А украинский бизнес, я считаю, регрессирует. Он становится все менее доходным и более скучным, однообразным и бессмысленным.
– Почему?
– С общим экономическим упадком в стране упадок происходит и в этом виде искусства. Он особенно зависим от экономической ситуации, потому что количество концертов зависит от того, есть ли у зрителя деньги. Есть спрос – снимаются хорошие клипы, появляются новые исполнители, а нет спроса – ничего не появляется.
«Женщина дает ощущение того, что твоя жизнь не бессмысленна»
– Хочу задать несколько личных вопросов. А можно работать, если выпил? Некоторые работают легко.
– Нет. Стоит мне выпить полбокала пива, и я понимаю, что в таком состоянии работать не могу. Это индивидуальный труд, нельзя замыливать мозг. По крайней мене, у меня не получается.
– В вашей жизни было, есть и будет определенное количество женщин. Дали они то, чего вы ожидали от них в юности?
– Мне кажется, женщины дали мне гораздо больше, чем я от них ожидал. Женщина дает ощущение того, что твоя жизнь не бессмысленна. Это похоже на легкий наркотик: ты влюбляешься – и на некоторое время становишься не совсем адекватным человеком.
Музыка и любовь – вещи абсолютно неразделимые. Свои лучшие песни я написал, когда меня это чувство переполняло и зашкаливало.
– Есть ли люди, с которыми вы любите общаться?
– Безусловно. Их достаточное количество, их несколько.
– Характерное для вас уточнение: их много – несколько.
– Этот круг неизменен. Это Валера, родители, любимая женщина… Это мой друг.
– А кто ваш друг? Музыкант?
– Он не имеет ни малейшего отношения к музыке, и в этом его прелесть. Я с ним дружу уже 19 лет. Мы разговариваем на совершенно разные темы.
– Есть какой-то поступок, который вы не совершили, и жалеете об этом?
– Есть поступки, которые я совершил, и жалею. Очень.
– Какое свойство юности вы хотели бы вернуть?
– Оптимизм и отсутствие мудрости – прекрасное чувство.

Исходный материал
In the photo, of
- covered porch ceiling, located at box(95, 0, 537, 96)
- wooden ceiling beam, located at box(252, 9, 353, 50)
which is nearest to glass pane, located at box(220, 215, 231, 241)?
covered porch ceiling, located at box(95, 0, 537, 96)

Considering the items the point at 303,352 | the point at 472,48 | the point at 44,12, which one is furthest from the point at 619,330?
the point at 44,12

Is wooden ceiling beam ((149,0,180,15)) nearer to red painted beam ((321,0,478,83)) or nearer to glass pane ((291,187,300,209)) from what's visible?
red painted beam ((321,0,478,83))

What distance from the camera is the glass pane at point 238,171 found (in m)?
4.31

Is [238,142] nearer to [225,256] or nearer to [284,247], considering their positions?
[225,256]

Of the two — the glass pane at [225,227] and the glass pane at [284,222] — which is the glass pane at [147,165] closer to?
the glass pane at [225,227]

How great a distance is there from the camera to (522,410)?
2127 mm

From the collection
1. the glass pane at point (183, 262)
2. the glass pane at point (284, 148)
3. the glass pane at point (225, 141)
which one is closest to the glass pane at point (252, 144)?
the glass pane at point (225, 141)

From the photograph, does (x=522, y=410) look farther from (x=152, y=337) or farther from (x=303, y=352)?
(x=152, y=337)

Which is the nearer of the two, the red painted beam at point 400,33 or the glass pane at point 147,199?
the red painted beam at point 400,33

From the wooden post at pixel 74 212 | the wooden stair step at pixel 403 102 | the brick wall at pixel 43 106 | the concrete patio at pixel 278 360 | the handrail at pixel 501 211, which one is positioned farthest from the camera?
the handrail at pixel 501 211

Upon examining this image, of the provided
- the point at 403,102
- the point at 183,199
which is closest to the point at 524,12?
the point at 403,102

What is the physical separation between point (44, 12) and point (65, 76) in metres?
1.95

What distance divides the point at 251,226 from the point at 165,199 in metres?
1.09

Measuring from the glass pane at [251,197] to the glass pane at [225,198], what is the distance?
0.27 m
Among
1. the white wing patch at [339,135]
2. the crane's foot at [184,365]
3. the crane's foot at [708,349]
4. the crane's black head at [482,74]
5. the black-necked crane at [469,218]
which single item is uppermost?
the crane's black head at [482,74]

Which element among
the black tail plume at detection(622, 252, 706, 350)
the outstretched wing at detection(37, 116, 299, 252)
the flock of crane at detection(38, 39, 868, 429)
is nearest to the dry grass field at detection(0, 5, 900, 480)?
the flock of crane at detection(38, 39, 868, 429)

Задание
Выпишите из интервью фрагмент, начиная со слов «Музыка и любовь» и заканчивая словами «хотели бы вернуть?».

Ответ к заданию
Музыка и любовь – вещи абсолютно неразделимые. Свои лучшие песни я написал, когда меня это чувство переполняло и зашкаливало.
– Есть ли люди, с которыми вы любите общаться?
– Безусловно. Их достаточное количество, их несколько.
– Характерное для вас уточнение: их много – несколько.
– Этот круг неизменен. Это Валера, родители, любимая женщина… Это мой друг.
– А кто ваш друг? Музыкант?
– Он не имеет ни малейшего отношения к музыке, и в этом его прелесть. Я с ним дружу уже 19 лет. Мы разговариваем на совершенно разные темы.
– Есть какой-то поступок, который вы не совершили, и жалеете об этом?
– Есть поступки, которые я совершил, и жалею. Очень.
– Какое свойство юности вы хотели бы вернуть?